Cybersicherheit muss Chefsache sein Link kopieren
Klar: Das Management von Cyber-Sicherheit kostet Zeit, Geld, Mühe. Wer ist überhaupt für den Schutz der Unternehmensdaten und den Bereich Cybersecurity verantwortlich? Wo werden welche Daten gespeichert? Wer darf wann auf welche Daten, Netzwerke und Systeme zugreifen? Dürfen Mitarbeiter/-innen ihre Rechner auch privat nutzen? Am eigenen PC arbeiten? Sind solche Fragen nicht geklärt, macht jeder, was er will – mit den entsprechenden Risiken. Damit Cybersicherheit fest im Alltag verankert wird, braucht es ein Bekenntnis der Chefetage, eine klare Organisation der Cybersecurity, transparente Informationen für die Mitarbeiter und ständiges Lernen: Wer Attacken aus dem Web dauerhaft standhalten will, muss technisch stets auf der Höhe der Zeit sein und die Mitarbeiter regelmäßig für Gefahren sensibilisieren.
Unterstützt werden die Unternehmen dabei von der Versicherungswirtschaft. Eine Cyberversicherung bietet den Unternehmen die Möglichkeit, das eigene Risiko zu minimieren. Der GDV sensibilisiert kleine und mittelständische Unternehmen mit zahlreichen Informationen im Rahmen seiner Initiative CyberSicher seit 2018 für die Gefahren der Cyberkriminalität und zeigt, wie sich kleine und mittlere Unternehmen schützen können. Dafür können sie etwa den Risikofragebogen des GDV nutzen. Mit den dort enthaltenen Fragen und Informationen können Unternehmen in kurzer Zeit herausfinden, wie sicher ihre IT-Systeme sind, wo es Schwachstellen gibt und wie diese geschlossen werden können.

━━━━━━

**Mit dem Text arbeiten**
**A)** Geben Sie bitte aus dem Text zur Cybersicherheit den Abschnitt zwischen „Cybersicherheit muss Chefsache“ und „für Gefahren sensibilisieren.“ einschließlich wieder und ändern Sie darin „Chefetage“ in „Geschäftsleitung“.
**B)** Beantworten Sie anhand des Textes zur Cybersicherheit diese Fragen:
(i) Seit welchem Jahr sensibilisiert der GDV mit seiner Initiative CyberSicher kleine und mittelständische Unternehmen?
(ii) Was muss tun, wer Attacken aus dem Web dauerhaft standhalten will?
(iii) Was können Unternehmen mit dem Risikofragebogen des GDV herausfinden?

[Einträge aus einem Datensatz]

━━━━━━

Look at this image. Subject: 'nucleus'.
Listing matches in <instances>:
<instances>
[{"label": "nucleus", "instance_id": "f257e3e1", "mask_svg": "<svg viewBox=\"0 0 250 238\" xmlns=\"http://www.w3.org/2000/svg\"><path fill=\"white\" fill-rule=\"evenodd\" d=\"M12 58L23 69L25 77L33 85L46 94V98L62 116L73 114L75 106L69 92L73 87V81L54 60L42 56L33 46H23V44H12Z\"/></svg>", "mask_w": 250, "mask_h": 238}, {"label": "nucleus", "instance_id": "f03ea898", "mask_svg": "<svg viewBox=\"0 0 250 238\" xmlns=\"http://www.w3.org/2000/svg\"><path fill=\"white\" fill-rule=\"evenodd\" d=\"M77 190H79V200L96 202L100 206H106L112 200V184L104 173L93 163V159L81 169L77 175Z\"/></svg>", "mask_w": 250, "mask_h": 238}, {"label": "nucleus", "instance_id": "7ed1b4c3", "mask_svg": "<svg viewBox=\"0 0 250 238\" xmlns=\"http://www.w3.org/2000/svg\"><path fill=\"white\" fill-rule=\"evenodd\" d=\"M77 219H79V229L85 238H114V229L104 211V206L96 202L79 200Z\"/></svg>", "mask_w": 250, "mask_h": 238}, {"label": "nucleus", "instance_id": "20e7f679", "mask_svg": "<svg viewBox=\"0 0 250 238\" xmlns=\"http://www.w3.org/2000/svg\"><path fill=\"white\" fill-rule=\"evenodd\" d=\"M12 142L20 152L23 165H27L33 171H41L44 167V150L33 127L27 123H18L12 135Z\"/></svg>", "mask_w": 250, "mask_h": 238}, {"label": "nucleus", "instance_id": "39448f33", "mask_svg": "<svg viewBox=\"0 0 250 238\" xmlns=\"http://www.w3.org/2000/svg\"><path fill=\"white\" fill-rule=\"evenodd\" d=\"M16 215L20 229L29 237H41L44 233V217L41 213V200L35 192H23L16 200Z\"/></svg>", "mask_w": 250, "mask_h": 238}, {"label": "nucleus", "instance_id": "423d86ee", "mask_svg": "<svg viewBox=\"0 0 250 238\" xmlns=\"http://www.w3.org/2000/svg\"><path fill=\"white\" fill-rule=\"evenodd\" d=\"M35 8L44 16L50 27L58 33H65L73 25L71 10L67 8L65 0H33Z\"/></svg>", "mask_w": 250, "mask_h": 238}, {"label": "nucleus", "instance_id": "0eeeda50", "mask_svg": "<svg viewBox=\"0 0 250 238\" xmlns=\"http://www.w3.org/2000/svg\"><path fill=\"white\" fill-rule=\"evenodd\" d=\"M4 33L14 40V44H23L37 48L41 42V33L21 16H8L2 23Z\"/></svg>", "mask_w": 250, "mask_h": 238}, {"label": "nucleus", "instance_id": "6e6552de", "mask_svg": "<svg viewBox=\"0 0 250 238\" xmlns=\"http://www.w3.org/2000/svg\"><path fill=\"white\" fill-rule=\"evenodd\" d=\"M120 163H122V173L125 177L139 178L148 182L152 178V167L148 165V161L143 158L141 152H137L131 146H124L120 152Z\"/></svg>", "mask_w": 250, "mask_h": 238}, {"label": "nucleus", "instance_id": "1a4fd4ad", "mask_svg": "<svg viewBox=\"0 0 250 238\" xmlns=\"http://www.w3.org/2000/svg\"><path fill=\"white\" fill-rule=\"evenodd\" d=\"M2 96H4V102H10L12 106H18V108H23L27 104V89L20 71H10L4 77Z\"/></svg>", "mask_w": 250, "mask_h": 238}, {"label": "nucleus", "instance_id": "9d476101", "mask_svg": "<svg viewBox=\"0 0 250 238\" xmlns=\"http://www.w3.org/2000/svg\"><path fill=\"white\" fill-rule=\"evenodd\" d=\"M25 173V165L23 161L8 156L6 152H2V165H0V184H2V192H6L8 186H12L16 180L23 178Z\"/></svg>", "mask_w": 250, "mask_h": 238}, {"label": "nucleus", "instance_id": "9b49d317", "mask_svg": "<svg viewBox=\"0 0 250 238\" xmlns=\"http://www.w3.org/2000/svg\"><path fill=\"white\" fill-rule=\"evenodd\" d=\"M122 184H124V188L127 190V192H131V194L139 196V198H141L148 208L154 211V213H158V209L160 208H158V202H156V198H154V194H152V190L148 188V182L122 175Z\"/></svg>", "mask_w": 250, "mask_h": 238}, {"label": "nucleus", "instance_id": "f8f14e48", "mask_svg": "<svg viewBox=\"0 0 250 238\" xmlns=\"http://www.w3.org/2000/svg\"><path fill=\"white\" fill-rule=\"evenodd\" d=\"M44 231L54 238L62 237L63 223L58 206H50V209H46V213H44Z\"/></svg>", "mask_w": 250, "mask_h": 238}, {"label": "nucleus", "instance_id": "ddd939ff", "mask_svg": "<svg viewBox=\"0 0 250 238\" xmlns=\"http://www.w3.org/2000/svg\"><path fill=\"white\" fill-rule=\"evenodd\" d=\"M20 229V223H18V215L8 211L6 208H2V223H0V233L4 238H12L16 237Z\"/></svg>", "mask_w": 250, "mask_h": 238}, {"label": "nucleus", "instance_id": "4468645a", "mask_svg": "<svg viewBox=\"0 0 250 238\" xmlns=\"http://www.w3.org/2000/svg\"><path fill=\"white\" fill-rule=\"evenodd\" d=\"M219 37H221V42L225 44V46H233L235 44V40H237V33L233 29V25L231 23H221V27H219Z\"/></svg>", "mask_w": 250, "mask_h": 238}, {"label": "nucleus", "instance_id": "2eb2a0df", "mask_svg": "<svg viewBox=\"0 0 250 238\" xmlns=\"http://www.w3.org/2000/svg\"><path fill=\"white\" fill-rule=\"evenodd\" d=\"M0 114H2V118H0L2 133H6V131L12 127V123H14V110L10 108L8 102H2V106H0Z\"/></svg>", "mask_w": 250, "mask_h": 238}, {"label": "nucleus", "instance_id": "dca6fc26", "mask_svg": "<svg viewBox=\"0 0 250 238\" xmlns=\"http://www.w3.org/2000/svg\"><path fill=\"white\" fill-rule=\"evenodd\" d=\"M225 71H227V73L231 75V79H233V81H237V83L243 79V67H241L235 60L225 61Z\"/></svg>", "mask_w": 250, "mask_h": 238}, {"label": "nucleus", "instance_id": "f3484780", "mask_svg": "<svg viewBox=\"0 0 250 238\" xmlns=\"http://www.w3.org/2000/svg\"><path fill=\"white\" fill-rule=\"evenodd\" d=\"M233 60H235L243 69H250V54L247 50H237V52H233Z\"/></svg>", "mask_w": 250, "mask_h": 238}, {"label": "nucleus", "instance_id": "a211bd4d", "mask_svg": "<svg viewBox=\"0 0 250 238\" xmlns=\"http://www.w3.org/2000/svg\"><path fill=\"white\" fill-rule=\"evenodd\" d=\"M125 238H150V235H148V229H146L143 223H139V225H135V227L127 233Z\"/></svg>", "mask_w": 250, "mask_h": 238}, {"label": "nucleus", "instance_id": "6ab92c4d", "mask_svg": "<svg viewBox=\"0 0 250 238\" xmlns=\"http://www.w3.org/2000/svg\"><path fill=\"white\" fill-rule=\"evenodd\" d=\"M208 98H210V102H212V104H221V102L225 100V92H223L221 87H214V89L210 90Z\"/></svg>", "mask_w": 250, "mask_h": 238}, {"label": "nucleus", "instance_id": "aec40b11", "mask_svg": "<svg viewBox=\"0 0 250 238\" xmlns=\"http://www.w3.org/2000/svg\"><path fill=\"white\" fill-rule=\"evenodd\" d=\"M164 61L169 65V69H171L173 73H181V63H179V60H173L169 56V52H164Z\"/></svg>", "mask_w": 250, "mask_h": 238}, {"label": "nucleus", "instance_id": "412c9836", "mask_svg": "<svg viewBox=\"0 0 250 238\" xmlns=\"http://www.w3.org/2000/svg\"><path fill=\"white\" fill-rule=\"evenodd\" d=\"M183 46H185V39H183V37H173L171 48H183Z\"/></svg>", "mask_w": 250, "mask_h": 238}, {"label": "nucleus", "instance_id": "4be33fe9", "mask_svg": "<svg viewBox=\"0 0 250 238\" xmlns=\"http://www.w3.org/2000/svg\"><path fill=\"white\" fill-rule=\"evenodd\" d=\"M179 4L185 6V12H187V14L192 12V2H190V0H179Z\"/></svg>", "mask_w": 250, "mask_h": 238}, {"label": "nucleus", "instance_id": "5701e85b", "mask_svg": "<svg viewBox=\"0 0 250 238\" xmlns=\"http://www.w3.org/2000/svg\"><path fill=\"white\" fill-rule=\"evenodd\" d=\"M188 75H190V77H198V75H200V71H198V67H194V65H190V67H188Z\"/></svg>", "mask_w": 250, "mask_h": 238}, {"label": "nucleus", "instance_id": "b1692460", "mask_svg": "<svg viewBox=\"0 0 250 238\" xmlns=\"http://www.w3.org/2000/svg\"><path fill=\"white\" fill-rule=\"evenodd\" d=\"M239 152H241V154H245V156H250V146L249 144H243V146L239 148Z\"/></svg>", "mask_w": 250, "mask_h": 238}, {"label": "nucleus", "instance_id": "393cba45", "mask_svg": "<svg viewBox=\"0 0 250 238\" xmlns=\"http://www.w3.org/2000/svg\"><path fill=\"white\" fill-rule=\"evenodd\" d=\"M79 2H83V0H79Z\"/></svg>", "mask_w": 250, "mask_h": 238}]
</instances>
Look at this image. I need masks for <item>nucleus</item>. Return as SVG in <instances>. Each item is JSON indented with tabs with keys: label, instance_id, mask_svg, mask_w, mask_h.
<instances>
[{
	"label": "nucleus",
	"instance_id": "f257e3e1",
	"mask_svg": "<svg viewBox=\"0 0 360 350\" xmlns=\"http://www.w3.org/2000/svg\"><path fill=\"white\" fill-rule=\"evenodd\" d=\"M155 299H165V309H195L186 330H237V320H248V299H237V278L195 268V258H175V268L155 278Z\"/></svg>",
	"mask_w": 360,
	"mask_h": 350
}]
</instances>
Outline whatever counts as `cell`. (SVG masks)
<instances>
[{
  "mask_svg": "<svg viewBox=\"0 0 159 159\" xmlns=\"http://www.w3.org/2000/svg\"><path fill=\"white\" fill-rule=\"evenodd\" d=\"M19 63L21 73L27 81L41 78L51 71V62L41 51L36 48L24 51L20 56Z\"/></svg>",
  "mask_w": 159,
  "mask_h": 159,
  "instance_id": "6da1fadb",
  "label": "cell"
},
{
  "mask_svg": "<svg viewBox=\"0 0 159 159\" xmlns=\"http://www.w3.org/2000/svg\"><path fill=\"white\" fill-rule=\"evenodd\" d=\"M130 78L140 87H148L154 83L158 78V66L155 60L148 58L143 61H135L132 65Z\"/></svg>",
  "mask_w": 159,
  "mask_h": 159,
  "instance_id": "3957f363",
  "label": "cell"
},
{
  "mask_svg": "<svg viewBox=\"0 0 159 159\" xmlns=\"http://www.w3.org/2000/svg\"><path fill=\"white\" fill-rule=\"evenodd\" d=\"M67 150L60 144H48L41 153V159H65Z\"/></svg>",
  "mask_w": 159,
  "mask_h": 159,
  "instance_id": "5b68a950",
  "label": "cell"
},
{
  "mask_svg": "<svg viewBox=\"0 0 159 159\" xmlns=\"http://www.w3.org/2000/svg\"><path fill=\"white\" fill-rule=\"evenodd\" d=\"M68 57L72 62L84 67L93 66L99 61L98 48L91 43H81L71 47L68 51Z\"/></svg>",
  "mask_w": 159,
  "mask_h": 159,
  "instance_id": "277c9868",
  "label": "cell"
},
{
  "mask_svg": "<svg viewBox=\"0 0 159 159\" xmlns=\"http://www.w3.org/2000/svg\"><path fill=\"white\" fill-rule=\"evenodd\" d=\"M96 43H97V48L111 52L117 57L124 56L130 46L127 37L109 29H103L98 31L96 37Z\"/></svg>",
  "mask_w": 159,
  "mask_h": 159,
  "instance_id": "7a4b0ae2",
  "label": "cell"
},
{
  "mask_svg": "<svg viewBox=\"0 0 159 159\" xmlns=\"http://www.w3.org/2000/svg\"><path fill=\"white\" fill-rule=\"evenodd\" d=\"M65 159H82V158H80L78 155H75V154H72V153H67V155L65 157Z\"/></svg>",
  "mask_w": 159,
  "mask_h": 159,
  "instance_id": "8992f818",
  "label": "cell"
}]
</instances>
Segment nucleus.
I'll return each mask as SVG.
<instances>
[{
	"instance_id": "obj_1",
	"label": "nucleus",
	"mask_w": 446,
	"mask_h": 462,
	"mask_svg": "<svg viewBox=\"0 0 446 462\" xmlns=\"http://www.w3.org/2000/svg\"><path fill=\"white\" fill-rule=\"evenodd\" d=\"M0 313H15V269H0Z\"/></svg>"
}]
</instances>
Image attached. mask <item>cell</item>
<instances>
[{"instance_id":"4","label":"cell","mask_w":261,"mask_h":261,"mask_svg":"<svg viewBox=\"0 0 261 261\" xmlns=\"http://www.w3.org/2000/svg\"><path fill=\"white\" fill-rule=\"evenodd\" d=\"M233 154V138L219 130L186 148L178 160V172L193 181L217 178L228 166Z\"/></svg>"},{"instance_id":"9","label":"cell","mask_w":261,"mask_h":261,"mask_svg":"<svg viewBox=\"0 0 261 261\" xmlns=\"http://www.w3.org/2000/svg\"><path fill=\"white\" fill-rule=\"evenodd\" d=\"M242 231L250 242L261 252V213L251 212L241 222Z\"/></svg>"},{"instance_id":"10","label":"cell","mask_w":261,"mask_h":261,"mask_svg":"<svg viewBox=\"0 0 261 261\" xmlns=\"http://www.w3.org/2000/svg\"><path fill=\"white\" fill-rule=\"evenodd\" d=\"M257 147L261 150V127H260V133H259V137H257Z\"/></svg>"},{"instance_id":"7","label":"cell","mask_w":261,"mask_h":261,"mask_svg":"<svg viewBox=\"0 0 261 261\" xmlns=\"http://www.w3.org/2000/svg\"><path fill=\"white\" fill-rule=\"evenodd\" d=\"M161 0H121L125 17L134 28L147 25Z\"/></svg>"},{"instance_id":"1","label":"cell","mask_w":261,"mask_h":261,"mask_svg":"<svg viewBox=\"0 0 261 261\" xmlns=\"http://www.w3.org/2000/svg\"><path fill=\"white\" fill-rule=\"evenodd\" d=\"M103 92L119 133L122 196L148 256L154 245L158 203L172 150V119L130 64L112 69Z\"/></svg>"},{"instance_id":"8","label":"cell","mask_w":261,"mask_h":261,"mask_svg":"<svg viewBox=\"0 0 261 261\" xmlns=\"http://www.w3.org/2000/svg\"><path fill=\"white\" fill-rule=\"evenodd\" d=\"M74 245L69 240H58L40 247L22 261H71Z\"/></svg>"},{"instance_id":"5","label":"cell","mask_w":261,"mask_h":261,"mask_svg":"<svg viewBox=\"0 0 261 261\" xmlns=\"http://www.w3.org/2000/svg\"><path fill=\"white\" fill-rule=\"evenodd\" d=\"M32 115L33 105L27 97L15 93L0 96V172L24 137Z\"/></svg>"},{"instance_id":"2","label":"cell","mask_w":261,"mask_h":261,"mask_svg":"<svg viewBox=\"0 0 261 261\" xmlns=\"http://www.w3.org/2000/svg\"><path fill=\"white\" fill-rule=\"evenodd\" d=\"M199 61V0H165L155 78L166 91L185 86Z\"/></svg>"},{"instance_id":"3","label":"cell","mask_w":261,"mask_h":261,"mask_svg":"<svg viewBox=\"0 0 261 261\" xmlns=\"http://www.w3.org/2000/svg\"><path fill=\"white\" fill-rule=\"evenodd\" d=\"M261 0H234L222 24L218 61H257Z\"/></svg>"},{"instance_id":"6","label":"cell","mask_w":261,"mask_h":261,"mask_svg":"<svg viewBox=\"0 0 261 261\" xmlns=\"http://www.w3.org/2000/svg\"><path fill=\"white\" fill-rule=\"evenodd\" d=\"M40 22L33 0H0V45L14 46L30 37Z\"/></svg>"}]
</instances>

━━━━━━

**Lösungen der Aufgaben**
**A)**
Cybersicherheit muss Chefsache sein Link kopieren
Klar: Das Management von Cyber-Sicherheit kostet Zeit, Geld, Mühe. Wer ist überhaupt für den Schutz der Unternehmensdaten und den Bereich Cybersecurity verantwortlich? Wo werden welche Daten gespeichert? Wer darf wann auf welche Daten, Netzwerke und Systeme zugreifen? Dürfen Mitarbeiter/-innen ihre Rechner auch privat nutzen? Am eigenen PC arbeiten? Sind solche Fragen nicht geklärt, macht jeder, was er will – mit den entsprechenden Risiken. Damit Cybersicherheit fest im Alltag verankert wird, braucht es ein Bekenntnis der Geschäftsleitung, eine klare Organisation der Cybersecurity, transparente Informationen für die Mitarbeiter und ständiges Lernen: Wer Attacken aus dem Web dauerhaft standhalten will, muss technisch stets auf der Höhe der Zeit sein und die Mitarbeiter regelmäßig für Gefahren sensibilisieren.

**B)**
(i) Seit 2018.
(ii) Technisch stets auf der Höhe der Zeit sein und die Mitarbeiter regelmäßig für Gefahren sensibilisieren.
(iii) Wie sicher ihre IT-Systeme sind, wo es Schwachstellen gibt und wie diese geschlossen werden können.